I have studied your affair and want to inform that Under the Consumer Contracts Regulations your right to call off an order starts the minute you place your order and does n’t stop until 14 yearss from the twenty-four hours you receive your goods.Once the contract is cancelled, any recognition understandings entered into at the clip of the contract are cancelled every bit good. A figure of Torahs give consumers a legal right to call off contracts in specific minutess within a short clip after the consumer marks the contract, and without giving the marketer or other party a ground or holding to demo “ legal cause. ”

In order to call off, the purchaser must subscribe and day of the month the cancellation notice, which must province that the purchaser is call offing the contract. The purchaser should direct the notice to the marketer by certified mail, return reception requested, at the reference that the marketer has given in the sale paperss. The purchaser should maintain a transcript of the notice for his or her ain records, and to be able to turn out that the notice was given and what was said. Since you e-mailed Authoritative Training to call off the order in less than an hr, so your order may be cancelled by virtuousness of jurisprudence.

Direct Training invited you with their advertizement demoing the monetary value ?75 for the DVD set. Law considers the monetary value ticket as an invitation for you to do an offer to buy the point at that monetary value. The offer was clear, definite and expressed and there was nil to negociate, so your credence completed the contract on the footings specified by Direct Training at the clip you placed the order. However, if the monetary value advertised on the web site turns out to be wrong, so they do non hold a legal committedness to finish the sale: By jurisprudence an advertised monetary value is non a contract of sale, so the marketer can decline to finish the dealing if the monetary value has changed, in likeliness that advertised monetary value was non intentionally misdirecting.

If there is an obvious mistake in a monetary value displayed, the provider will non be bound by that monetary value if the provider corrects the mistake and informs the consumer of the right monetary value before the sale is concluded. The provider is non obliged to sell the goods to the consumer at the obviously wrong monetary value. Since Direct Training corrected the mistake and informed you via electronic mail, they are non bound by jurisprudence to sale the DVD set on the erroneous monetary value. So, its better non to anticipate any favour as it is improbable that any action will ensue in compensation ; particularly as technically the merchandise was non sold.

After holding discussed the legal issues in item, it would be more practical and advisable if you let the order completed with Classical developing alternatively of direct preparation. It would at least salvage ?10 to the company.

Hope that the missive has addressed the right legal concerns.



Barker and Clive Solicitors


January 25, 2015

Dear Lan Page,

I am composing you with mention a missive from an apprentice’s female parent. Asad’s female parent wrote about the inside informations of the apprenticeship they entered with Mr.Abdul Bashir.
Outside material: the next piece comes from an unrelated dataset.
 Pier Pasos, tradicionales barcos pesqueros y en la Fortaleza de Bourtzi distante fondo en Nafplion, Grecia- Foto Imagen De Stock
The apprenticeship signed between Mr. Abdul Bashir and asad lawfully binds them into contract for a period of three old ages. As per jurisprudence, the preparation contract lawfully binds Asad and Abdul Bashir for the term of the apprenticeship ( 3 old ages ) . The standardised contract footings define the duties of learner. Furthermore, if Mr. Abdul Bashir is offering apprenticeships for rather some clip now, it must hold besides been signed/approved by a regulative organic structure, by the given footings and conditions. Equally long as everything within the contract is agreed upon and signed and dated by both parties, it is lawfully adhering.
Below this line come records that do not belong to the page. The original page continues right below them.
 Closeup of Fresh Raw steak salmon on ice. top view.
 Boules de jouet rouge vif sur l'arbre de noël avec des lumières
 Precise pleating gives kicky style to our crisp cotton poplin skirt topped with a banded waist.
2 ) . When two companies enter into an understanding to make concern together, the understanding is sealed and documented to organize a standard contract. The outstanding advantage is that minimal hazards are involved and cut down legal costs. The criterion contracts besides provide greater certainty sing the contract footings, supplying clear legal specification and protection to both the parties. It saves clip and costs by go forthing small room for dialogues.

The chief disadvantage of the standardized contract is the Boilerplate. It is what has been intentionally missed out of the contract. So, winning a difference would non convey any advantage if the individual publishing the contract has deleted the portion that says the also-ran in judicial proceeding will pay the victor ‘s lawyer fees. Another job with boilerplate is the subdivision that says differences will be resolved by arbitration alternatively of a case.
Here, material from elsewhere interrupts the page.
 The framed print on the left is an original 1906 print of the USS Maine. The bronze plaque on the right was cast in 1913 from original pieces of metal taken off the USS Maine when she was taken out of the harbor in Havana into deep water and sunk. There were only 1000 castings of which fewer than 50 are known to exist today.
Monetary value repair is another disadvantage of standardisation of contract: monetary values are made portion of the standardisation.

Language job is a major disadvantage. Use of some words may alter a simple proposal to an duty. Just as specified in Clause ( a ) of the standardized contract Asad signed in apprenticeship.

The standardized contract inherently favours the publishing party. Like it favous Mr. Abdul Bashir being the employer and issuer of apprenticeship footings.

Would be waiting for your return on the same.




Barker and Clive Solicitors


January 25, 2015

Hotsafe Ltd.

Vicarious liability occurs in instance of breach of any term or portion of the contract by an employee moving on behalf of the company ; therefore the proprietor of the company will be held apt. Same regulation applies in the instance of assorted contracts and concern traffics. As per definition of Winfield, Liability arises from the breach of the responsibility, as fixed by jurisprudence. Therefore indirect duty lies on Hotsafe Ltd as a consequence of inability to transport out the service by one of the employee of the company ; the breach of the responsibility calls for compensation of unliquidated amendss.

Legal liability in this instance arises as a consequence of breach of contract that you have entered into with Garside. The amendss occurred to Garside are the consequence of carelessness. And carelessness has important affect in concern contracts. As per concern contract signed between your company and Garside, your company was obligated to transport out the service as per agenda. As per jurisprudence, if a party to a contract suffers loss for the negligent act of the other, the complainant is entitled to seek alleviation for the carelessness. The presumed carelessness in this instance is fulfilling the four conditions for the award of amendss.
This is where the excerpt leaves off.